::: Texte extrait :::
La Tablée : cantine participative maline et imaginative
À Saint-Etienne, une cantine participative vient d’ouvrir ses portes sur les bas du Crêt-de-Roc. Au menu : de bons petits plats, et surtout du faire-ensemble pour mieux vivre-ensemble. Reportage lors de la première journée d’activité, entre régalade et bienveillance.
Textes : Cerise Rochet ; Photos : Véro Martin
Mercredi 12 janvier en fin de matinée, sur les bas du Crêt-de-Roc à Saint-Etienne. Filet blanc sur la tête et tablier autour de la taille, Charlotte traverse la route d’un pas pressé et s’engouffre dans le local qui fait face aux marches d’escalier, à l’angle des rues Robert et Roger Salengro. A l’intérieur, on donne un dernier coup de collier avant une pause-café bien méritée. D’ici une heure, les premiers estomacs affamés viendront se mettre à table, mais avant cela, il reste quelques préparations à terminer. Aujourd’hui, la cantine participative La Tablée ouvre ses portes, après plusieurs semaines de travaux et d’aménagement des locaux. Le principe ? Proposer à tout le monde – et en particulier aux habitants du quartier – de venir cuisiner un repas bon, sain, végétarien, et de le servir ensuite à prix libre à des clients, appelés « convives » pour recentrer l’échange sur l’humain, et non sur l’argent.
Dans l’espace cuisine de cette cantine hors du commun, on s’agite. Autour de Charlotte, la salariée de l’association qui assure la gestion du lieu, Lina enfourne les tartes aux épinards, tandis que Gaelle et Milena mixent le velouté de poireaux dans de grosses marmites. Sur la table, 3 cakes au citron attendent sagement dans leurs moules d’être recouverts d’un doux glaçage que Mohamed, saladier sous un bras et ustensile dans l’autre, est en train de fouetter d’une main ferme. Derrière l’évier, Jérôme, qui a mis la main à la patte à gâteau en début de matinée, s’occupe maintenant de nettoyer les récipients.
:::
> Consigne 1
Répondez à ces questions sur l'article consacré à La Tablée :
(a) Quel jour la cantine ouvre-t-elle ses portes ?
(b) Que mixent Gaelle et Milena ?
(c) Qui signe les photos ?
> Consigne 2
Dans l'article sur La Tablée, recopiez tout ce qui va de « Dans l’espace cuisine » jusqu'à « nettoyer les récipients. », en échangeant « velouté de poireaux » contre « soupe de potiron ».
> Consigne 3
Traduisez en anglais cette phrase de l'article sur La Tablée : « Dans l’espace cuisine de cette cantine hors du commun, on s’agite. »
Les lignes ci-dessous ne sont pas nécessaires.
::: Données disponibles :::
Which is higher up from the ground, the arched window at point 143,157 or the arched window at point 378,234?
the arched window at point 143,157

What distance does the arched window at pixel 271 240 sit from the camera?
:::
> Réponse attendue 1
(a) Le mercredi 12 janvier.
(b) Le velouté de poireaux.
(c) Véro Martin.

> Réponse attendue 2
Dans l’espace cuisine de cette cantine hors du commun, on s’agite. Autour de Charlotte, la salariée de l’association qui assure la gestion du lieu, Lina enfourne les tartes aux épinards, tandis que Gaelle et Milena mixent le soupe de potiron dans de grosses marmites. Sur la table, 3 cakes au citron attendent sagement dans leurs moules d’être recouverts d’un doux glaçage que Mohamed, saladier sous un bras et ustensile dans l’autre, est en train de fouetter d’une main ferme. Derrière l’évier, Jérôme, qui a mis la main à la patte à gâteau en début de matinée, s’occupe maintenant de nettoyer les récipients.

> Réponse attendue 3
In the kitchen area of this unusual canteen, people are bustling about.